For the example case let’s assume that the canonical version of the homepage is https://www.sitename.com/
STEP 2: Crawl the site with Screaming Frog.
Open the Screaming Frog application, and set it in the Spider mode:
Before starting the crawl, go to Configuration > API Access > Google Search Console, connect to your account, and select the Google Search Console property of the URL you verified in the previous step. In the same window, navigate to the General tab, and check the “Crawl New URLs Discovered in Google Search Console” box:
With the above box checked, Screaming Frog will discover and crawl the site’s landing pages that appeared in Google Search Results for the period of time selected. Speaking of which… In the “Date Range” tab, select the last 6 months, any further than that and the data won’t be as relevant:
Click OK, and start the crawl of your site.
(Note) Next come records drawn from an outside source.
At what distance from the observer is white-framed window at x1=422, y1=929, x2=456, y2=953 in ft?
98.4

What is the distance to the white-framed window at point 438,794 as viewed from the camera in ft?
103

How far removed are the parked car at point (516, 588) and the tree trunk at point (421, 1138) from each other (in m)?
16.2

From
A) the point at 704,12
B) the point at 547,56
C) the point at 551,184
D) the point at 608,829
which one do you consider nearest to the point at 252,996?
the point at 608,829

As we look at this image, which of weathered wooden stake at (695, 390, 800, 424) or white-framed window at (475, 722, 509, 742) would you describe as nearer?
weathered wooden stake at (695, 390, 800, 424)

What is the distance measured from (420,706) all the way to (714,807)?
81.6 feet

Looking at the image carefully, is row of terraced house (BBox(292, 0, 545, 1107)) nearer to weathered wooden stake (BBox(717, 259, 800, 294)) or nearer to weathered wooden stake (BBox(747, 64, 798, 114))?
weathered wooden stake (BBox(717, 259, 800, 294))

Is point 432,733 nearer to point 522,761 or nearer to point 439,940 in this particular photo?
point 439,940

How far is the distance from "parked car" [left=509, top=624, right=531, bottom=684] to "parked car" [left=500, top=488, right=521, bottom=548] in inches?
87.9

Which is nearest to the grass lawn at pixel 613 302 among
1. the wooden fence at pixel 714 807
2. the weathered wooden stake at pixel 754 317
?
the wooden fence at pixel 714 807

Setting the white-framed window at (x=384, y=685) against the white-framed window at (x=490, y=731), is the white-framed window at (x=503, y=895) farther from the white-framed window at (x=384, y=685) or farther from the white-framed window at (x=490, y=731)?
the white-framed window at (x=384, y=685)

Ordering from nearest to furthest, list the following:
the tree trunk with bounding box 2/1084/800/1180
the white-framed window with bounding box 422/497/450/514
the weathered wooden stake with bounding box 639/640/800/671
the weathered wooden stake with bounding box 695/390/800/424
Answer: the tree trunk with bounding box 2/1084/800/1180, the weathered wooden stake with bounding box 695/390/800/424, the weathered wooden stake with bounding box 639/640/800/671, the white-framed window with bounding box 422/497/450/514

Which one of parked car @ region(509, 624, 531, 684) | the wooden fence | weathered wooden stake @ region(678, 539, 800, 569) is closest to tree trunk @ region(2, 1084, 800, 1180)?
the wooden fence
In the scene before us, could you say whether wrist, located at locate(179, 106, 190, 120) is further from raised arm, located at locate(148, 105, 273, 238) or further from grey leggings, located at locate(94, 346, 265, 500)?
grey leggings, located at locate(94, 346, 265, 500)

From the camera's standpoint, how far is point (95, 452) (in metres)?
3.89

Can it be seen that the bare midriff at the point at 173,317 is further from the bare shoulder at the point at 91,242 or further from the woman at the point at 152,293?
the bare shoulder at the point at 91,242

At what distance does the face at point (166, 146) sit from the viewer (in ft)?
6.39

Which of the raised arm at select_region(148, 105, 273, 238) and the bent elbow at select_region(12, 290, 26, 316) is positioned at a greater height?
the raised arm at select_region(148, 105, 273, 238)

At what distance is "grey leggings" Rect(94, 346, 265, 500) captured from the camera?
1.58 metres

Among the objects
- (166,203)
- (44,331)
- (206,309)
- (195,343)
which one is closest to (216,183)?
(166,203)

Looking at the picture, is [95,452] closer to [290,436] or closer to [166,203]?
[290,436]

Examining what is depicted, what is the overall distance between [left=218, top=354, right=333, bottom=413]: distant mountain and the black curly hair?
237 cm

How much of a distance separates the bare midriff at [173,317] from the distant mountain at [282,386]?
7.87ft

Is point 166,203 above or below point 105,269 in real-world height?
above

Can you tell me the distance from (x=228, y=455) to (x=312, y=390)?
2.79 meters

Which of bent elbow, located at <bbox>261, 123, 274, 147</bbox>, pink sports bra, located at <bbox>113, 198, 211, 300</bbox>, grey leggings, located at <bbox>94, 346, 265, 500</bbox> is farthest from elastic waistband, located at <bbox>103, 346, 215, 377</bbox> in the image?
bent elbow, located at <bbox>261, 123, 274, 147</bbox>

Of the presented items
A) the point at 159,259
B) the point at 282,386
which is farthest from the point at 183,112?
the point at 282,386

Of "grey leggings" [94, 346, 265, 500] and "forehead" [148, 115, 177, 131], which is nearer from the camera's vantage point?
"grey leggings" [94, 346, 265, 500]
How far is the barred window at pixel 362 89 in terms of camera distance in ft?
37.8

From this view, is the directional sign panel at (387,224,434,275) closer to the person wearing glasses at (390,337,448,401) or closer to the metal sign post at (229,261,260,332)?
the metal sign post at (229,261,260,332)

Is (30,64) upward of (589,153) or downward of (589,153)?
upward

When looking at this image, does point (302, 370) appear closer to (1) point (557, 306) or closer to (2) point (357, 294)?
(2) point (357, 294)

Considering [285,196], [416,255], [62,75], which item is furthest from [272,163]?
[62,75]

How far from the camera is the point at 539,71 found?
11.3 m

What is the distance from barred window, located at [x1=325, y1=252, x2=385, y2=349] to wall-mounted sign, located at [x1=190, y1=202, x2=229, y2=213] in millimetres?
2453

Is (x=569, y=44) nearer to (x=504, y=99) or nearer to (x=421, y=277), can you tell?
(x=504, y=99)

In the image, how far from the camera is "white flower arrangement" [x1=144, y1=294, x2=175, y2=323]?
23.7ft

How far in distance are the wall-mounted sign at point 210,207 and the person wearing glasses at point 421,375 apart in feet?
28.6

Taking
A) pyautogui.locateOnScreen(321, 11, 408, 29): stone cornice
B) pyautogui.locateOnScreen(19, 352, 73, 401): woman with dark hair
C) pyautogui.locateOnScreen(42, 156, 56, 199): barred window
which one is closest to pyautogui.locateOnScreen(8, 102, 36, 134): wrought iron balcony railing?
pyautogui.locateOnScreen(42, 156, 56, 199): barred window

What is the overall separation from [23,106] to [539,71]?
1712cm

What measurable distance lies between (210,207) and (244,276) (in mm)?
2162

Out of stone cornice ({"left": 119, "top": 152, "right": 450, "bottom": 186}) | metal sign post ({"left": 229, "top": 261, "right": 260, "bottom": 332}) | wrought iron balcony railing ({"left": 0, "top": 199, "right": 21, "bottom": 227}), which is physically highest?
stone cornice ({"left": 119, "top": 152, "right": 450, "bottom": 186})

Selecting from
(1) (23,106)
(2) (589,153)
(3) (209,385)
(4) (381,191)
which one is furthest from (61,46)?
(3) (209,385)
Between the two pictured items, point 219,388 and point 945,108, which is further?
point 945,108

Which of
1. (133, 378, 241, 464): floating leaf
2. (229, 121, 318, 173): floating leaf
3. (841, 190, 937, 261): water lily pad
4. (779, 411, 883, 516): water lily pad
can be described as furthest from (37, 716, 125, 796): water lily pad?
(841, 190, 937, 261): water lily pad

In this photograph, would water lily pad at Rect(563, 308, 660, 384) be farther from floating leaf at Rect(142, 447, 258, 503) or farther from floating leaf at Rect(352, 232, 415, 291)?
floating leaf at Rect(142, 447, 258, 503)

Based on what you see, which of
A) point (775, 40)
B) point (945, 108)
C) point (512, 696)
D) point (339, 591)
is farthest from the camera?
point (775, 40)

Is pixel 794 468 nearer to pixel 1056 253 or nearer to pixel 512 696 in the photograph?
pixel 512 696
STEP 3: Export the CSV and Manipulate the Data
Once Screaming Frog has finished crawling the site, export the contents of the Internal HTML tab as a CSV:
Open the CSV and set these filters to the following columns.
The “Status Code” column should only show URLs that returned 404:
The filter of the “InLinks” column should show only those URLs with no internal links:
Finally, and most importantly, the “Clicks” column of the CSV should be set to anything but 0 and (Blanks), as shown in the following screenshot:
The Result. You will end up with a list of valuable URLs that are used to drive clicks to your site from Google Search results, that are harming you because they are currently returning a 404 error. The next step from here would be to set each of those 404 URLs to 301-redirect to the most relevant valid (200 OK) pages of your site.
Now that you’re done, let’s unpack what we did on a more conceptual level. These 404 landing pages, at one point, used to drive traffic to your site. They were valuable to your search equity, but for whatever reason, the pages no longer exist. However, their search equity did cease to exist, and is still somewhere there, so by setting them to point to valid 200 OK pages we can pass that search equity back to the site.
A landing page that drove traffic in the past is likely to have inbound links from other external sites. So these pages are pretty valuable, and we want to find them and make them point elsewhere where it makes sense in your funnel.
Of course, like anything else in the digital world, there are other, more comprehensive ways of fixing this issue, but this shortcut works great for those who would rather concentrate on managing their inventory and creating new products instead of needless time spend in the wormhole of the Google Popularity contest.